# Work order
Answer these questions from the post on the political salience of inequality, and label each answer with the matching letter.
(a) On what list does Krugman say he tracks how his columns do?
(b) Which topic does Krugman say gets a bigger response than demand-side macro?
(c) Which two countries does the reply name as places where major concentrations of wealth are hard for most people to avoid?

# Excerpt

Paul Krugman on the political salience of inequality

Krugman wrote:

…it is notable that in a time of deeply depressed labor markets, our biggest thing is long-run inequality.

Or closer to home, I do of course track how my columns do on the most-emailed list; and there’s no question that inequality gets a bigger response than demand-side macro.

This doesn’t mean that we should (or that I will) stop trying to get the truth about depression economics across. But it’s an interesting observation, and I think it has implications for how politicians should go about doing the right thing.

This is a very interesting point (link here), but it differs from my view.  I see the inequality issue as having high salience for NYT readers, for Democratic Party donors, and for progressive activists.  It has very little salience for the American public, especially with say swing voters in southern Ohio or soccer moms.  Unlike in Singapore or South Korea, where the major concentrations of wealth are pretty hard to avoid for most people, American income inequalities are well hidden for the most part.

# Data provided
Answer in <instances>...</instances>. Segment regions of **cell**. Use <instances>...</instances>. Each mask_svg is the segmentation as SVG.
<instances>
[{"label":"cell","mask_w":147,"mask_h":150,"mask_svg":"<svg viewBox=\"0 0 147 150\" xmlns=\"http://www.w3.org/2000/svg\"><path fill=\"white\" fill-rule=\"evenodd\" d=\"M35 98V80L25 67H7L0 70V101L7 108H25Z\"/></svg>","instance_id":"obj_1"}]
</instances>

# Answer to this problem
(a) The most-emailed list.
(b) Inequality.
(c) Singapore and South Korea.